Random matrix and color map init

[2]:
nrow = 50
ncol = nrow

data = pandas.DataFrame(
{
    x: numpy.random.negative_binomial(500, 0.5, nrow)
    for x in xrange(ncol)
}
)

[3]:
sns.palplot(sns.color_palette('Blues', 9))
_images/examples_plots_heatmap_4_0.png
[4]:
cmap = matplotlib.colors.ListedColormap(sns.color_palette('Blues', 9))

Basic plot

[5]:
fig, ax = mgkit.plots.get_single_figure(figsize=(10,10), aspect='equal')
mgkit.plots.heatmap.baseheatmap(data, ax, cmap=cmap)
[5]:
<matplotlib.collections.QuadMesh at 0x7f83af51e850>
_images/examples_plots_heatmap_7_1.png

Add numbers to the heatmap

Default
[6]:
fig, ax = mgkit.plots.get_single_figure(figsize=(20,20))
mgkit.plots.heatmap.baseheatmap(data.iloc[:20, :20], ax, cmap=cmap, annot=True)
[6]:
<matplotlib.collections.QuadMesh at 0x7f83ab9d1110>
_images/examples_plots_heatmap_10_1.png
Change format of numbers
[7]:
fig, ax = mgkit.plots.get_single_figure(figsize=(10,10))
mgkit.plots.heatmap.baseheatmap(
    data.iloc[:10, :10],
    ax,
    cmap=cmap,
    annot=True,
    annotopts=dict(format=lambda x: "{:.1f}".format(x))
)
[7]:
<matplotlib.collections.QuadMesh at 0x7f83af5636d0>
_images/examples_plots_heatmap_12_1.png
[8]:
fig, ax = mgkit.plots.get_single_figure(figsize=(15,15))
mgkit.plots.heatmap.baseheatmap(
    data.iloc[:20, :20],
    ax,
    cmap=cmap,
    annot=True,
    annotopts=dict(
        format=lambda x: "%.1f" % x,
        fontsize=10,
        color='r'
    )
)
[8]:
<matplotlib.collections.QuadMesh at 0x7f83ad6f5310>
_images/examples_plots_heatmap_13_1.png

Using Boundaries for the colors

[9]:
norm = matplotlib.colors.BoundaryNorm([0, 300, 500, 700, 900, 1000], cmap.N)

fig, ax = mgkit.plots.get_single_figure(figsize=(10,10), aspect='equal')
mgkit.plots.heatmap.baseheatmap(data, ax, cmap=cmap, norm=norm)
[9]:
<matplotlib.collections.QuadMesh at 0x7f83ad3a6a10>
_images/examples_plots_heatmap_15_1.png

Normalising the colors

[10]:
norm = matplotlib.colors.Normalize(vmin=400, vmax=700, clip=True)

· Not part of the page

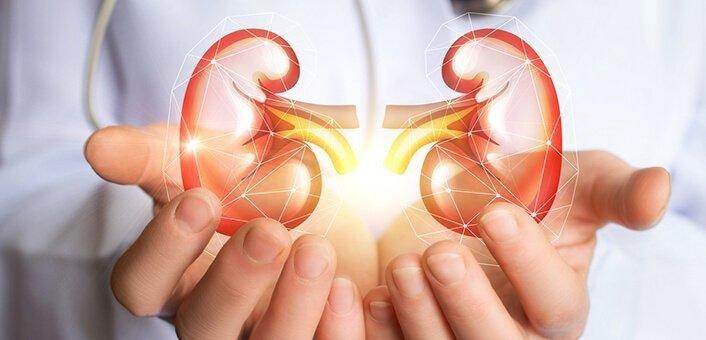 How To Protect Kidneys From Diabetes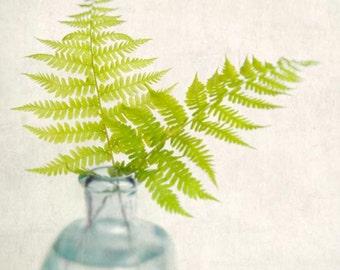 Fern Print, Fine Art Photography Print, Nature Art Print, Fern Art, Woodland Decor, Fern Home Decor, Wall Art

fig, ax = mgkit.plots.get_single_figure(figsize=(10,10), aspect='equal')
mgkit.plots.heatmap.baseheatmap(data, ax, cmap=cmap, norm=norm)
[10]:
<matplotlib.collections.QuadMesh at 0x7f83ad1fe710>
_images/examples_plots_heatmap_17_1.png
Grouping labels
[11]:
fig, ax = mgkit.plots.get_single_figure(figsize=(10,10), aspect='equal')
mgkit.plots.heatmap.baseheatmap(data, ax, cmap=cmap)
mgkit.plots.grouped_spine(
    [range(10), range(10, 20), range(20, 30), range(30, 40), range(40, 50)],
    ['first', 'second', 'third', 'fourth', 'fifth'],
    ax
)
_images/examples_plots_heatmap_19_0.png
Reversing the order of the rows
[12]:
fig, ax = mgkit.plots.get_single_figure(figsize=(10,10), aspect='equal')
mgkit.plots.heatmap.baseheatmap(data.loc[data.index[::-1]], ax, cmap=cmap)
mgkit.plots.grouped_spine(
    [range(10), range(10, 20), range(20, 30), range(30, 40), range(40, 50)][::-1],
    ['first', 'second', 'third', 'fourth', 'fifth'][::-1],
    ax
)
_images/examples_plots_heatmap_21_0.png

A dendrogram from clustering the data

Clustering rows
[13]:
fig, ax = mgkit.plots.get_single_figure(figsize=(20, 5))
_ = mgkit.plots.heatmap.dendrogram(data, ax)
/mnt/c/Users/frubino/Documents/repositories/mgkit/mgkit/plots/heatmap.py:241: ClusterWarning: scipy.cluster: The symmetric non-negative hollow observation matrix looks suspiciously like an uncondensed distance matrix
  clusters = hclust.linkage(pairwise_dists, method=method)
_images/examples_plots_heatmap_24_1.png
Clustering colums (You need the transposed matrix)
[14]:
fig, ax = mgkit.plots.get_single_figure(figsize=(20, 5))
_ = mgkit.plots.heatmap.dendrogram(data.T, ax)
_images/examples_plots_heatmap_26_0.png

A simple clustered heatmap, look at the code for customisation

[15]:
mgkit.plots.heatmap.heatmap_clustered(data, figsize=(20, 15), cmap=cmap)
_images/examples_plots_heatmap_28_0.png

Misc. Plots Tips

A few tips that can be useful when making plots with matplotlib

Trim Figure

Sometimes the plot is way smaller than the chosen figure size. When saving a figure to disk, using the figure.savefig, a good idea is to use bbox_inches=’tight’ to start with and adding pad_inches=0 to remove the rest of the space.

[2]:
import mgkit.plots
import numpy
import pandas
import seaborn as sns
import matplotlib.colors
nrow = 50
ncol = nrow

data = pandas.DataFrame(
{
    x: numpy.random.negative_binomial(500, 0.5, nrow)
    for x in xrange(ncol)
}
)
sns.palplot(sns.color_palette('Blues', 9))
cmap = matplotlib.colors.ListedColormap(sns.color_palette('Blues', 9))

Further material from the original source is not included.